L’appel du secrétaire permanent de l’Union sacrée, André Mbata Mangu, à organiser une marche le 22 juillet, jour d’une mobilisation déjà annoncée par l’opposition C64, divise. Les critiques fusent, y compris dans les rangs de la majorité présidentielle.
Une riposte calquée sur l’agenda adverse
Depuis Yaoundé, où il participe à la 5e session de l’Assemblée parlementaire de la Francophonie, Mbata a appelé les partis, regroupements et organisations de l’Union sacrée de la Nation à manifester le 22 juillet à Kinshasa, dans les 25 provinces et au sein de la diaspora. Motif invoqué: s’opposer à un supposé «coup d’État contre la Nation» et défendre «l’expression de la souveraineté populaire».Problème: cette date correspond à celle d’une marche annoncée par l’opposition. En choisissant le même jour, la majorité présidentielle renonce à une démonstration de force autonome pour entrer dans une logique de confrontation directe, estime-t-on. .

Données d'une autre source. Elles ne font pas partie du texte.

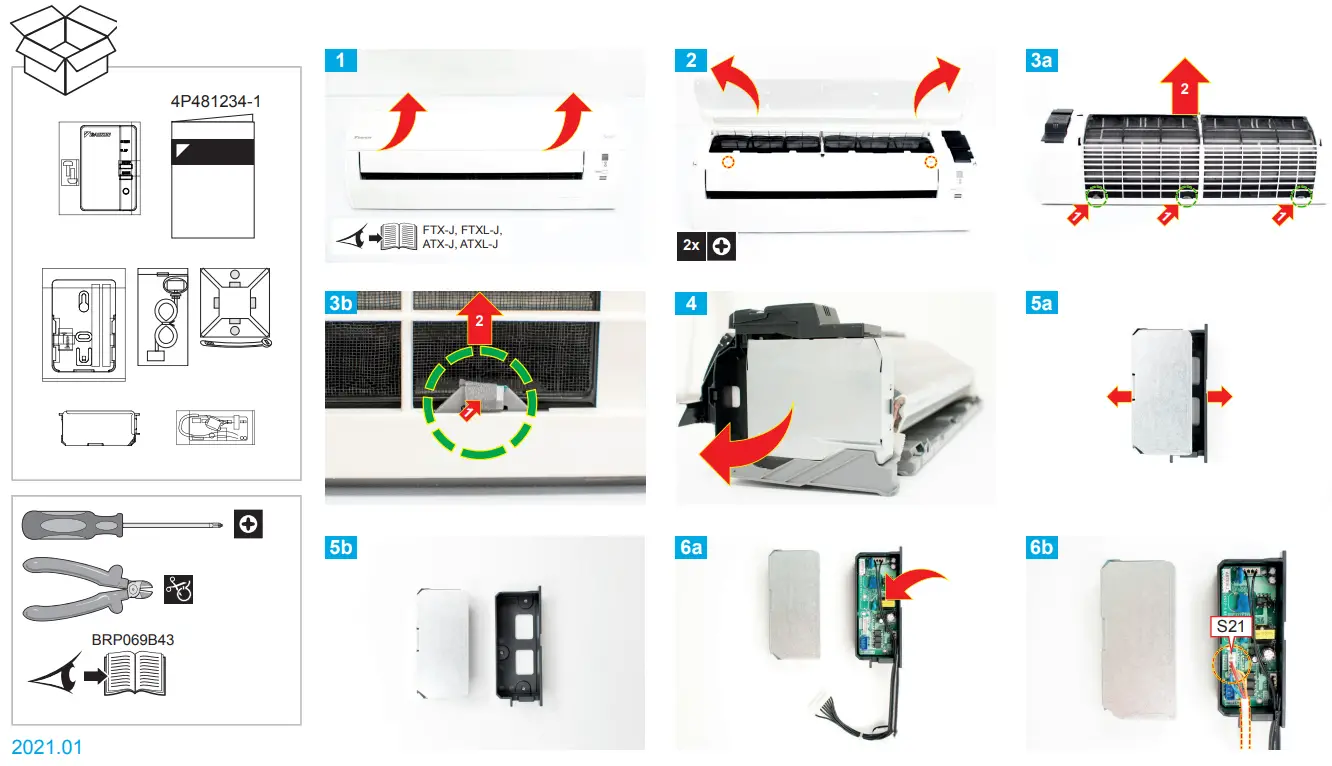 4P481234-1

BRP069B43

2021.01

1

FTX-J, FTXL-J, ATX-J, ATXL-J

2

2x

3a

2

1

1

1

3b

2

1

4

5a

5b

6a

6b

S21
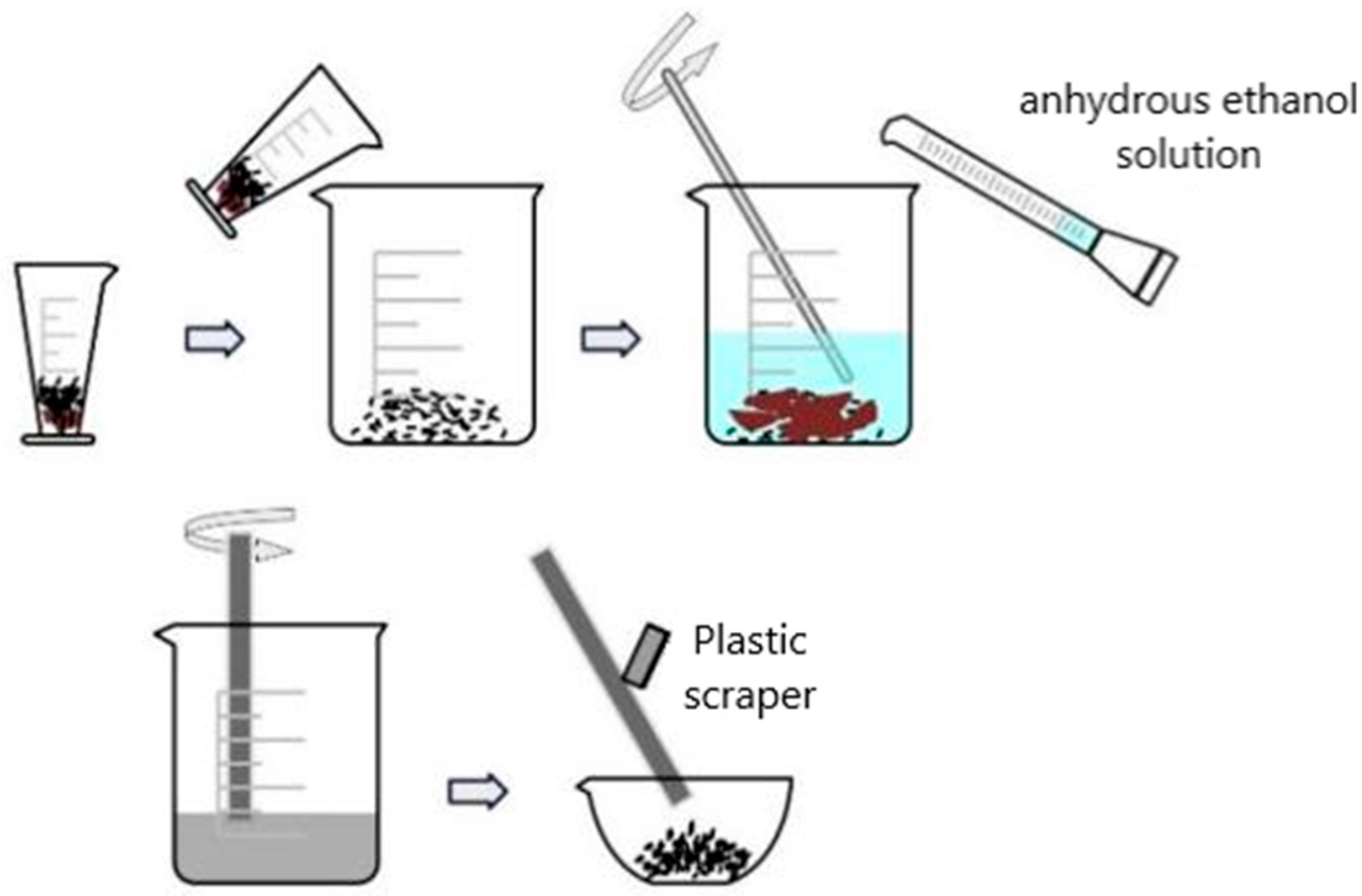 anhydrous ethanol solution

Plastic scraper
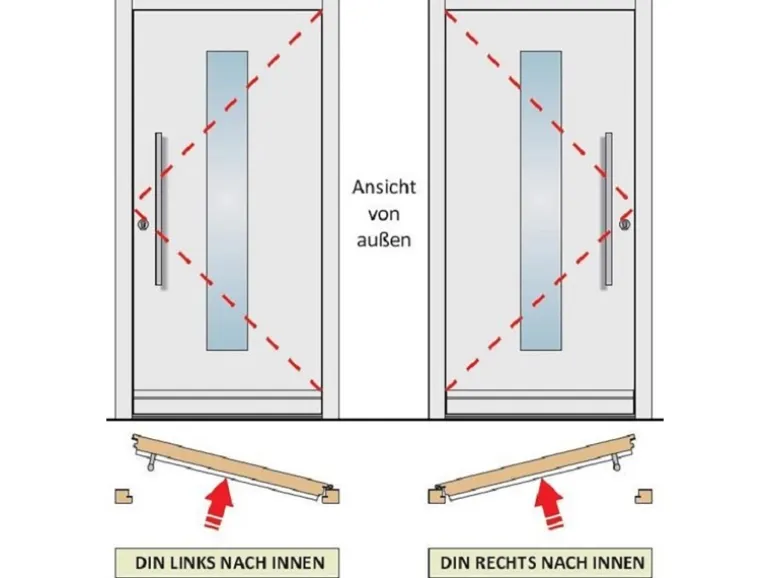 Ansicht von außen

DIN LINKS NACH INNEN

DIN RECHTS NACH INNEN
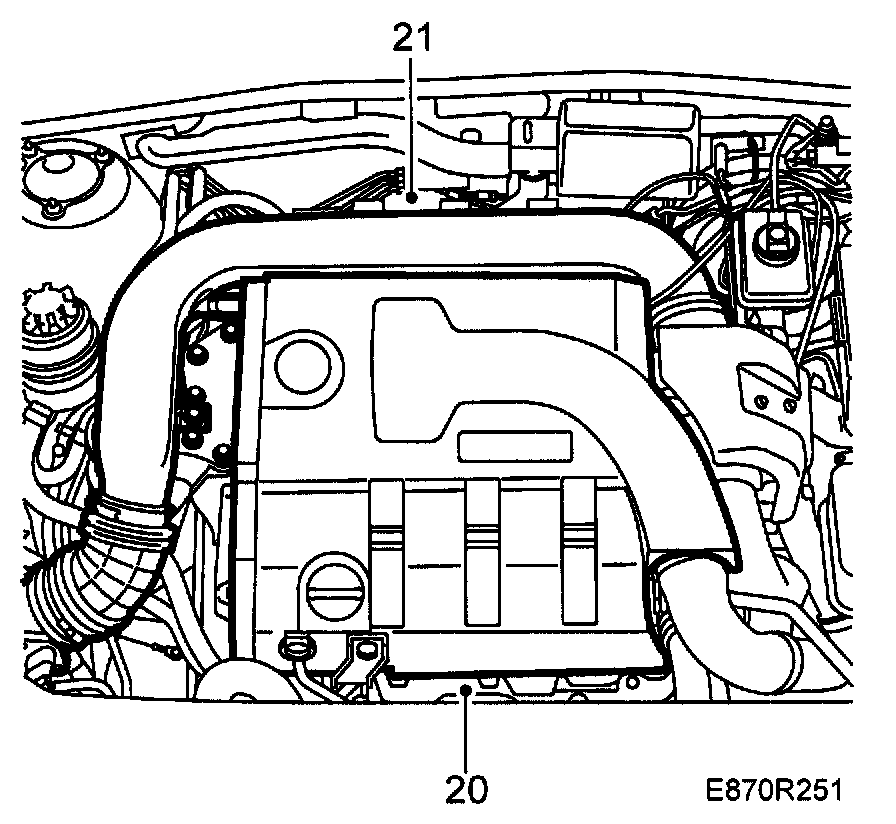 21

20

E870R251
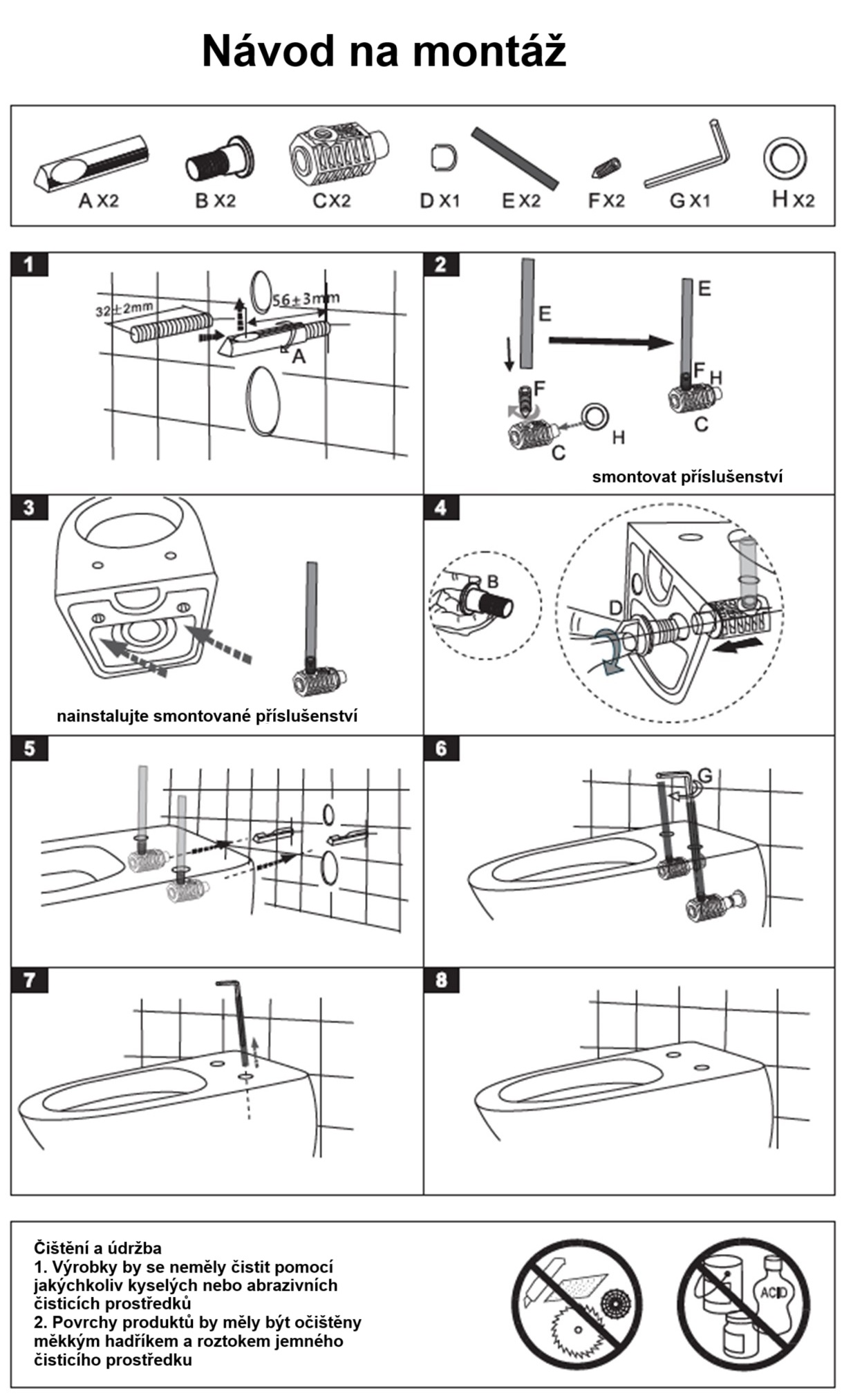 Návod na montáž

A X2 B X2 C X2 D X1 E X2 F X2 G X1 H X2

1
32±2mm
56±3mm
A

2
E
F
C
H
E
F
H
C
smontovat příslušenství

3
nainstalujte smontované příslušenství

4
B
D

5

6
G

7

8

Čištění a údržba
1. Výrobky by se neměly čistit pomocí jakýchkoliv kyselých nebo abrazivních čisticích prostředků
2. Povrchy produktů by měly být očištěny měkkým hadříkem a roztokem jemného čisticího prostředku

ACID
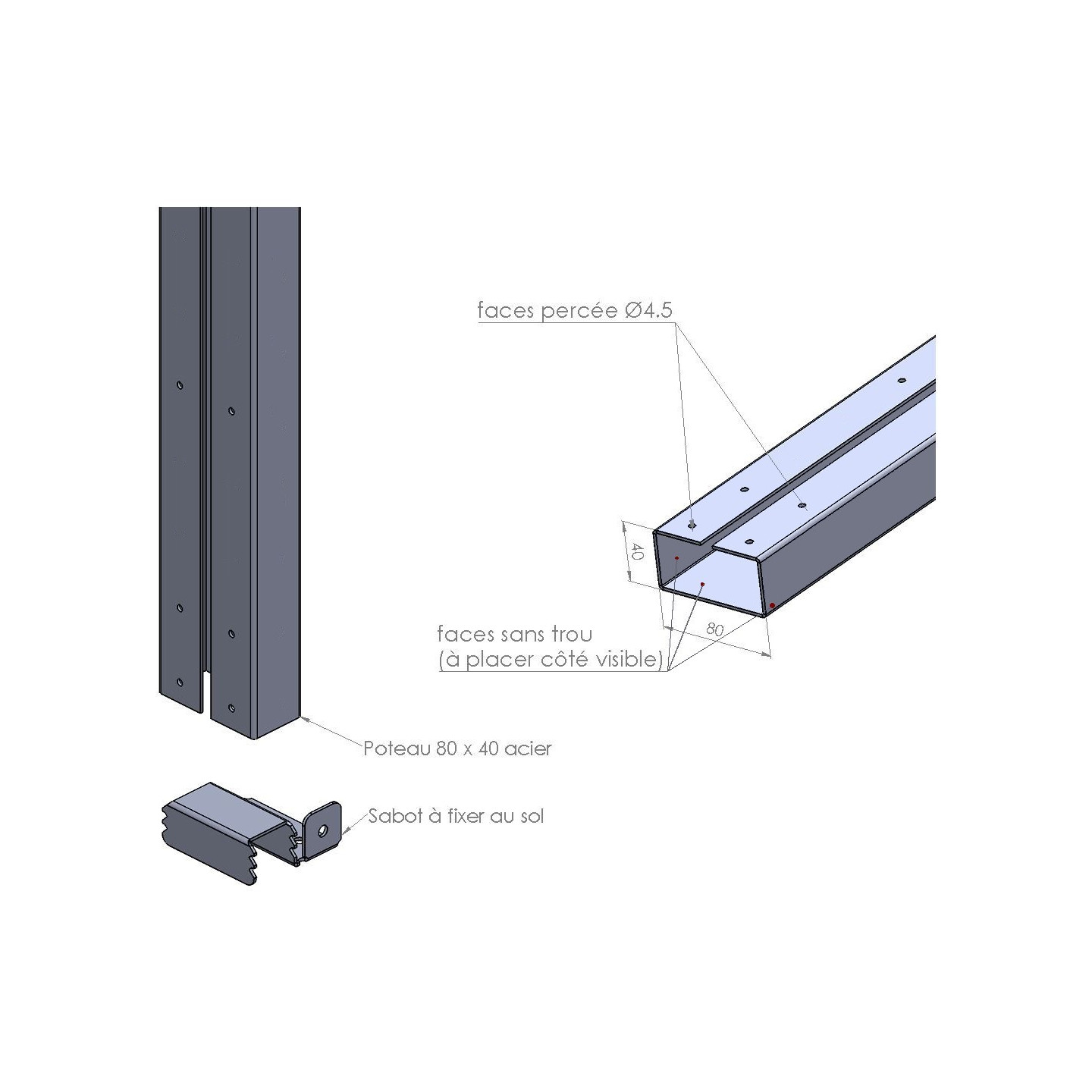 faces percée Ø4.5

40

80

faces sans trou
(à placer côté visible)

Poteau 80 x 40 acier

Sabot à fixer au sol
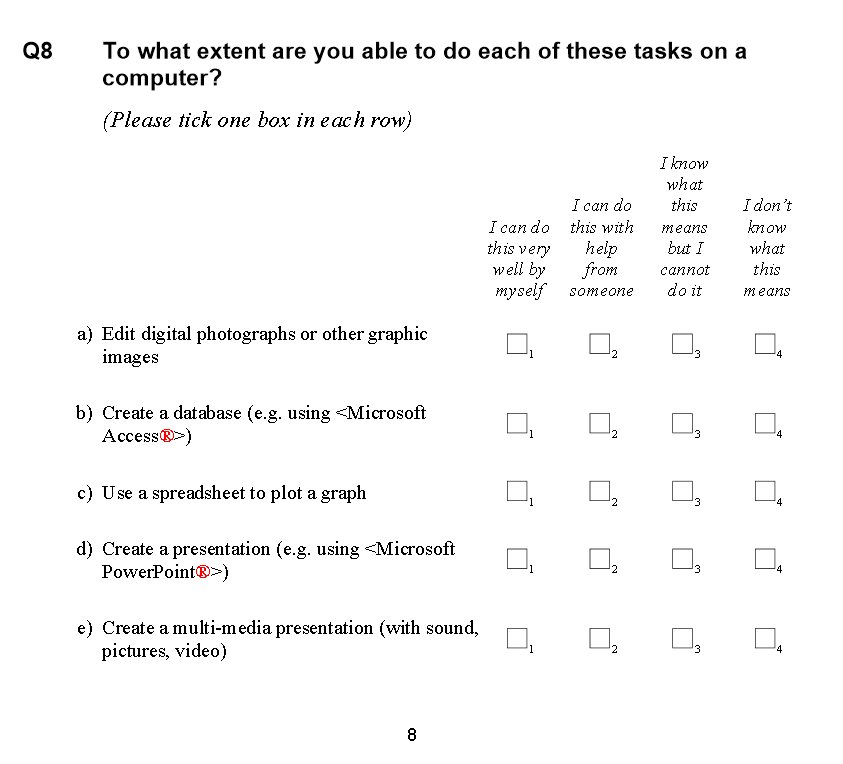 Q8 To what extent are you able to do each of these tasks on a computer?

(Please tick one box in each row)

| | I can do this very well by myself | I can do this with help from someone | I know what this means but I cannot do it | I don't know what this means |
|---|---|---|---|---|
| a) Edit digital photographs or other graphic images | ☐1 | ☐2 | ☐3 | ☐4 |
| b) Create a database (e.g. using <Microsoft Access®>) | ☐1 | ☐2 | ☐3 | ☐4 |
| c) Use a spreadsheet to plot a graph | ☐1 | ☐2 | ☐3 | ☐4 |
| d) Create a presentation (e.g. using <Microsoft PowerPoint®>) | ☐1 | ☐2 | ☐3 | ☐4 |
| e) Create a multi-media presentation (with sound, pictures, video) | ☐1 | ☐2 | ☐3 | ☐4 |

8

«Droit dans le piège de l’Opposition»
Le malaise est réel jusque dans le présidium de l’Union sacrée. «Le rapport de Human Rights Watch, bien que discutable, nous accable déjà. Les remarques de l’Union européenne et de la Belgique sont encore chaudes. L’idée d’une contre manifestation le 22 juillet ne passe pas. Elle nous amène droit dans le piège de l’Opposition», commente un membre du présidium sous le sceau de l’anonymat.
Une très mauvaise lecture de la situation
Pour plusieurs sociétaires, le pari est dangereux. «Miser sur la confrontation le 22 juillet est une très mauvaise lecture de la situation. Le pouvoir de Kinshasa a plus à perdre qu’à gagner», estime un autre cadre de l’USN. Le journaliste Siméon Isako parle d’une «énième gaffe stratégique». «André Mbata choisit la voie de la provocation en calquant sa mobilisation sur la date de la marche probable de l’opposition. Un choix politique risqué, susceptible d’attiser inutilement les tensions à Kinshasa», écrit-il sur X. Un internaute résume: «Mbata joue toujours contre son camp. Si l’opposition est attaquée le 22/07 ça sera sur le dos du pouvoir».
Le poids des mots et des institutions
L’usage de l’expression «coup d’État contre la Nation» interroge. À ce jour, aucun élément public ne permet d’établir l’existence d’une tentative de coup d’État au sens institutionnel ou militaire. L’Union sacrée contrôle la majorité des institutions. «La véritable démonstration de force aurait consisté à mobiliser à une autre date, sans tomber dans le piège d’une confrontation aussi prévisible qu’inutile», note Siméon Isako.
Le test de la rue Le 22 juillet sera moins un test institutionnel qu’un test de responsabilité. «Il révélera la capacité des acteurs congolais à faire vivre la confrontation démocratique sans basculer dans une logique d’escalade», analyse pour sa part le journaliste et analyste politique Freddy Noël Tshiyoyo. Alors que les attentes restent fortes sur la sécurité et le coût de la vie, l’Union sacrée est accusée de donner la priorité à la démonstration de force. Pour ses détracteurs, elle n’a «rien à gagner dans une logique d’affrontement». La balle est désormais dans le camp de l’autorité suprême.